January 20, 2016

What Do Americans Believe About The Bible?

Various polls over the years have tried to identify how Americans view the Bible. Although finding consistent poll data covering multiple years has been a challenge, it would appear one can decipher – in broad terms – a reasonable conclusion. Four respondent classifications have emerged:

1.        There are those who choose to believe the Bible is the word of God, word for word.
2.       Others believe that although there are some human errors in the text of the Bible, the message it delivers was inspired by God. This category also includes those who believe the Bible should not be taken literally.
3.       Some people believe the Bible is a collection of folklore and fables that describe early western human history and philosophy.
4.       A small percentage of respondents don’t know, have no opinion, or refuse to answer.

In the following Table, we can see the trend of these beliefs over time. The data is an approximation of what I found in my research. (Note 1)




1980
1990
2000
2010
2020
The Bible is the word of God, word for word
40%
33%
28%
29%
26%
The Bible’s message was inspired by God, or the Bible should not be taken literally
45%
48%
48%
49%
47%
The Bible is a collection of folklore and fables.
10%
15%
19%
18%
23%
Don’t know, no opinion, refuse to answer
5%
4%
5%
4%
4%


The number of Christians who believe the Bible is the word of God, word for word, appears to track with the number of people who attend Church on a regular basis. Both numbers are declining. Respondents with a college education are less likely to believe the Bible is the word of God (< 20%) than people who have a high school education (>39%), live in the South (>37%), or attend Church on a regular basis (>60%). Young adults 18 – 29 are more apt to be skeptical (27%) than seniors (5%). Evangelical (58%) and historically black (61%) congregations are most likely to believe the Bible is the word of God, word for word, followed by Catholics (33%), mainline protestants (22%), and other Christian groups (27%). 

The trends are reasonably clear. Approximately 50% of the American population will continue to believe the Bible’s message was inspired by God, or should not be taken literally.
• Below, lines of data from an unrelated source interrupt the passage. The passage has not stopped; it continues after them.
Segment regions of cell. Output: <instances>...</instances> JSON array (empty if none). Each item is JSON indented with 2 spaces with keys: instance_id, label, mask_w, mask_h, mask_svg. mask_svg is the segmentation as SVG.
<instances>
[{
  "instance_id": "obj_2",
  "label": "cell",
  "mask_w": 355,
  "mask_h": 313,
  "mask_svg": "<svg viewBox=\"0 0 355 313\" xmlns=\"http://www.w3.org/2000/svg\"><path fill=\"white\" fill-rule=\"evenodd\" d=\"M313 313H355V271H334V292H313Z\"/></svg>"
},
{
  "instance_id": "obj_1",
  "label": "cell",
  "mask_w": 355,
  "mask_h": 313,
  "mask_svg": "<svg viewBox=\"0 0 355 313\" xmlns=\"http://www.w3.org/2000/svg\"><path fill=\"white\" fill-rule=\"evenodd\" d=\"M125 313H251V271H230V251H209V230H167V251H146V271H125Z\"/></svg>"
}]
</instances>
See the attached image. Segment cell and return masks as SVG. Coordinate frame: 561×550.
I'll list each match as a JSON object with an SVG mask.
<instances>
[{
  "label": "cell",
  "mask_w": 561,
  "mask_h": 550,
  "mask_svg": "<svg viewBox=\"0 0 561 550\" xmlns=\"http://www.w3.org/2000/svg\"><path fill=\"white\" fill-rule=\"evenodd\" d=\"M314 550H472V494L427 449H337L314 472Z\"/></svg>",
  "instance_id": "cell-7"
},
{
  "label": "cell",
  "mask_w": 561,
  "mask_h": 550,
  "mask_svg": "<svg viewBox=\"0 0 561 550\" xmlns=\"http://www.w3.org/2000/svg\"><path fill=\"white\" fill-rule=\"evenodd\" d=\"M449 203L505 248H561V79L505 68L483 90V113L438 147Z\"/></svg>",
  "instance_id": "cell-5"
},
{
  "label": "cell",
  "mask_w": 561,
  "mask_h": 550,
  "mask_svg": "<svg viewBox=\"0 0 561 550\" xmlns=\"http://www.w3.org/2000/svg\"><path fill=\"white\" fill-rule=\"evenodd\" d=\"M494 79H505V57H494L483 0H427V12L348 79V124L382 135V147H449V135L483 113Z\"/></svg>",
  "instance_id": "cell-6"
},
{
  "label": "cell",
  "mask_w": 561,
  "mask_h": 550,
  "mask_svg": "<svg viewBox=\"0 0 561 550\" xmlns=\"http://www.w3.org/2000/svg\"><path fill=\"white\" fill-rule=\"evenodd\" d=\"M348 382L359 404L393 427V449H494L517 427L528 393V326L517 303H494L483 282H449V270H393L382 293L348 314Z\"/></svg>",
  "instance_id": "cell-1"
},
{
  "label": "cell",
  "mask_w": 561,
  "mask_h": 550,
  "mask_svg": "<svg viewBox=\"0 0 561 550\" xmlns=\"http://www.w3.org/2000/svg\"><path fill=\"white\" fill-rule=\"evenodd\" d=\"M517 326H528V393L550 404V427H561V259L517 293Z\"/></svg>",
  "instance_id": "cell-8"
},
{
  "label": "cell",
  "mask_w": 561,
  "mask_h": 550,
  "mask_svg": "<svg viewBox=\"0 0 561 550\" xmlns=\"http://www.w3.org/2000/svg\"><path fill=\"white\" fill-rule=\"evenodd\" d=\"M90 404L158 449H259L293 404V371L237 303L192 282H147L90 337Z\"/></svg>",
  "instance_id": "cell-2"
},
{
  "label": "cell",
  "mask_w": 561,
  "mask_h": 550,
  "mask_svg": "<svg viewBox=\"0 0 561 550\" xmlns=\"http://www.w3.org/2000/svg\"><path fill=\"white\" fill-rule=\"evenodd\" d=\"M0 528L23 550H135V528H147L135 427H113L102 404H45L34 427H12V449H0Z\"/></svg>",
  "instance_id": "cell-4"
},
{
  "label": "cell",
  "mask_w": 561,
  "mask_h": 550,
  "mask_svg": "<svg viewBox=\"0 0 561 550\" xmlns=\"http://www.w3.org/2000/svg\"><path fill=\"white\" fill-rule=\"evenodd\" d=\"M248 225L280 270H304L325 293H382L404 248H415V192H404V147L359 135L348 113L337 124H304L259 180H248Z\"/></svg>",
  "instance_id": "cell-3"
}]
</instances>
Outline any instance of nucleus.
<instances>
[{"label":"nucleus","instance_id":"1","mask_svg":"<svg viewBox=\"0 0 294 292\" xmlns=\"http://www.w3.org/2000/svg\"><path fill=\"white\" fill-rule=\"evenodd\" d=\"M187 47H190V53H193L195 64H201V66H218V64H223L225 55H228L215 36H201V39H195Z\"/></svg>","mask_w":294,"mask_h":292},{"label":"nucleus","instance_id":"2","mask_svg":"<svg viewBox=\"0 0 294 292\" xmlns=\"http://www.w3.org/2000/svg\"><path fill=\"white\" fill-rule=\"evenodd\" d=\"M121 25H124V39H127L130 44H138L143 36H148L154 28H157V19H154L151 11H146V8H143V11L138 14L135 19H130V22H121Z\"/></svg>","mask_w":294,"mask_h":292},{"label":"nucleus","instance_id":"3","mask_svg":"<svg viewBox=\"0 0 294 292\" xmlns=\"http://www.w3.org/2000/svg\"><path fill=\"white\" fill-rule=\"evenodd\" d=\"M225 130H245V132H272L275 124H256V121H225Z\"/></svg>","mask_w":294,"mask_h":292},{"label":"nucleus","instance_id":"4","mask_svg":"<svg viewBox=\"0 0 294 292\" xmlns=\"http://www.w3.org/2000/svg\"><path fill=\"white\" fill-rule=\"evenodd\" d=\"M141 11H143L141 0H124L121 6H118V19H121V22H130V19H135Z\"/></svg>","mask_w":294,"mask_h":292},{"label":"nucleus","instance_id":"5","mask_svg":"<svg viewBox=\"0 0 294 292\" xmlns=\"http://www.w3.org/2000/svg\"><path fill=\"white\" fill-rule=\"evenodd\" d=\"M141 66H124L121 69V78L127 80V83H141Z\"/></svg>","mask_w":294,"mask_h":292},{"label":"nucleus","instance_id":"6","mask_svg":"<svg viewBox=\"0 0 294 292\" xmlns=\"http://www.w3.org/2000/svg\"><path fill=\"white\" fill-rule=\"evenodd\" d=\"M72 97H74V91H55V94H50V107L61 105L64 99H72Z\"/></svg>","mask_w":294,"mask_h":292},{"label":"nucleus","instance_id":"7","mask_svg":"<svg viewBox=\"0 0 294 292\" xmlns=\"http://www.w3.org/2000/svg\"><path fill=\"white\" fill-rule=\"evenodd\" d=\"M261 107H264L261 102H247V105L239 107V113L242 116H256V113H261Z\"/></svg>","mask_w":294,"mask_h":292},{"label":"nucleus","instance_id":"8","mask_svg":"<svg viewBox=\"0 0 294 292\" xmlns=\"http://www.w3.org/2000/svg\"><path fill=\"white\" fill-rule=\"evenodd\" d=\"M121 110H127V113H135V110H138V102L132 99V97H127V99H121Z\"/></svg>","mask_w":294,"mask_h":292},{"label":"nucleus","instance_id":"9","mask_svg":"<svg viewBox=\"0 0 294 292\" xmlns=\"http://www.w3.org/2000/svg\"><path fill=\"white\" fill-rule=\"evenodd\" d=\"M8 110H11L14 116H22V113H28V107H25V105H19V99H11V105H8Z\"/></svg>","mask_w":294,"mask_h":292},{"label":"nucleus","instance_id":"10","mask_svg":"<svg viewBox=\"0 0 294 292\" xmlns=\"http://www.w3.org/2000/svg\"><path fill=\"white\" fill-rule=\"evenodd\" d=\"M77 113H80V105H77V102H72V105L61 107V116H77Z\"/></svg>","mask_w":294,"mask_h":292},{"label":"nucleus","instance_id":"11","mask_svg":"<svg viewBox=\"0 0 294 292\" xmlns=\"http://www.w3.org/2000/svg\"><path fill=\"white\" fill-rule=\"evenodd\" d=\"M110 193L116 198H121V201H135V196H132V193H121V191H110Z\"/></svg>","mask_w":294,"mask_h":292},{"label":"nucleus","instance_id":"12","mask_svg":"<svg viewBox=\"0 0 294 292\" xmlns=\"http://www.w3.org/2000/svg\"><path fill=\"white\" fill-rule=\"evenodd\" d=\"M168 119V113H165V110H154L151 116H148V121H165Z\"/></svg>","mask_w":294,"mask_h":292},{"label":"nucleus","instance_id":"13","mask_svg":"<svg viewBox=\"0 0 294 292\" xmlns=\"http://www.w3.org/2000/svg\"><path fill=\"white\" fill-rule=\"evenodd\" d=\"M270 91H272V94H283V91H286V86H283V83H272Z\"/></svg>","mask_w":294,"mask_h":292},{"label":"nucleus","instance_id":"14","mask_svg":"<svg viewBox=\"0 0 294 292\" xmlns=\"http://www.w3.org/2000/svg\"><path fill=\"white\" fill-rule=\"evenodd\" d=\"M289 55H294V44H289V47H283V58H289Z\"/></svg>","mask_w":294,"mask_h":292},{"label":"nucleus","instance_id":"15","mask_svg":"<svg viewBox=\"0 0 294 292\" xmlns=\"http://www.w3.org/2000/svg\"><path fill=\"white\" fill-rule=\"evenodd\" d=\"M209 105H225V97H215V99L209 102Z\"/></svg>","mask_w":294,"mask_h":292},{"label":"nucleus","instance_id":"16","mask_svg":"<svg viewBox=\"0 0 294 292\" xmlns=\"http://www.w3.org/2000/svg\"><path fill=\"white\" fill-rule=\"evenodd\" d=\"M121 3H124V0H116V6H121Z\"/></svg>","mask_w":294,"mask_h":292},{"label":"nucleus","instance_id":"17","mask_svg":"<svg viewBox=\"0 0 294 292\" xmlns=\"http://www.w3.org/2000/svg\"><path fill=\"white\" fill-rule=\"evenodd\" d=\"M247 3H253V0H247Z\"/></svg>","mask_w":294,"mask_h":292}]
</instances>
The number of Americans who choose to believe the Bible is the word of God, word for word, will decline below 30%. Unless the Christian community re-characterizes its Bible theology, the number of Americans who essentially reject the inspiration of the Bible will increase above 20%.

Over the years I have learned it is useless to counter statistical trends. All we can do is influence their direction. We know educated populations tend to be more skeptical of the Bible’s infallibility. We know our children are being taught the liberal point of view on all Christian subjects, including the credibility of the Bible. Therein is our challenge. Since these statistical trends suggest most Americans are willing to agree the Bible was inspired by God that should be the focus of the Christian community. Within this context the perceived inconsistencies, errors, and conflicts within the text become largely irrelevant because they are the product of human endeavor. We know human authors will make mistakes as they try to find the words to adequately describe their revelation.

The wisdom of God’s message to us remains inviolate and universal. God’s values have never changed. Even the atheist and agnostic can be moved by their moral significance. Focusing our thoughts on God’s message to humanity encourages a productive, constructive and positive approach to understanding our relationship with the spiritual that can be expressed in contemporary terms.

Just a thought.



Note 1: Data from various studies by The Pew Forum on Religion and Public Life, and the Gallup Poll.